Sexual assault is still heavily present in women’s lives to this day. There was a recent study in the UK showing that men have sexually harassed every woman in the UK. And in response to the sexual assault and finding out that her boyfriend had cheated on her in college, she goes out to try and figure out what it is all about. That’s similar to how I behaved after my first sexual assault. Searching for a way to reclaim your body as your own.

It fascinates me how Plath’s connections with other females throughout the book feel stagnant. She makes friends with a rebellious young woman who loses her at parties and ruins her opportunity to hang out with preppy girls in the process. Her mother can only see her mental health issues as a personal failing. But by making friends with a woman from her college also in the institute, and by opening up to her female therapist, she finally starts to recover.

She’s never fully fascinated by the men in the book, but is revolted and cuts off the friendship with the woman who makes romantic advances to her. She uses men as playthings and looks to detach herself from her partners to ensure she doesn’t end up married.

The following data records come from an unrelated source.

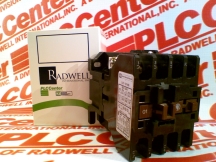 SCHNEIDER ELECTRIC LC1D16901R6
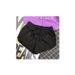 Women's Clothing Sports Shorts Women's Summer Thin Elastic Waist Slim A Line Wide Leg Yoga Home Hot Pants_ecoleips.com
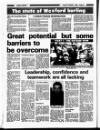 New Ross Standard Friday 01 August 1986 Page 44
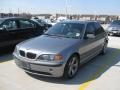 2004 3 Series 325i Sedan #1 2004 3 Series 325i Sedan #1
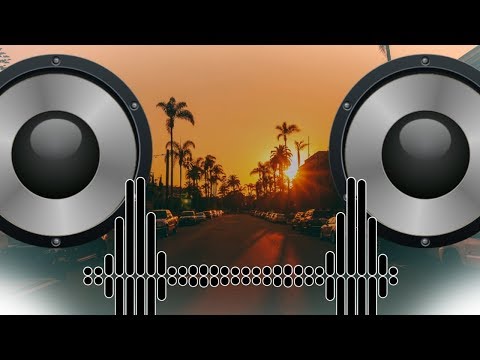 Livinho Feat Damar Jackson Deixe Estar  Jailson Assis Remix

I feel Plath’s disillusionment. Working in a glitzy field in a big city, she didn’t feel the connections we desire as people, and she felt like her whole life would be pigeonholed into a role of domesticity even when she was a working woman. There was no way for her to become truly independent.

I feel so grateful as a woman to be able to hold my own money, make a paycheck even if I get married or pregnant, and that my work can exist outside of roles that are traditionally considered feminine. This book challenged me to review the relationships I had with men to see how they valued me as a person separate from a female.

Plath took a big risk with this writing, using it to explore topics like sexual liberty and mental illness in such depths. But this book still resonates with women, more than half a century later as we question what society expects of us as we determine how to build lives we want to live for ourselves.

What to Read Next

This book is a very heavy read. You may need to take breaks and there really is no shame in that. Try to read something a little lighter after, like Feminasty by Erin Gibson or Moving Beyond Words by Gloria Steinem.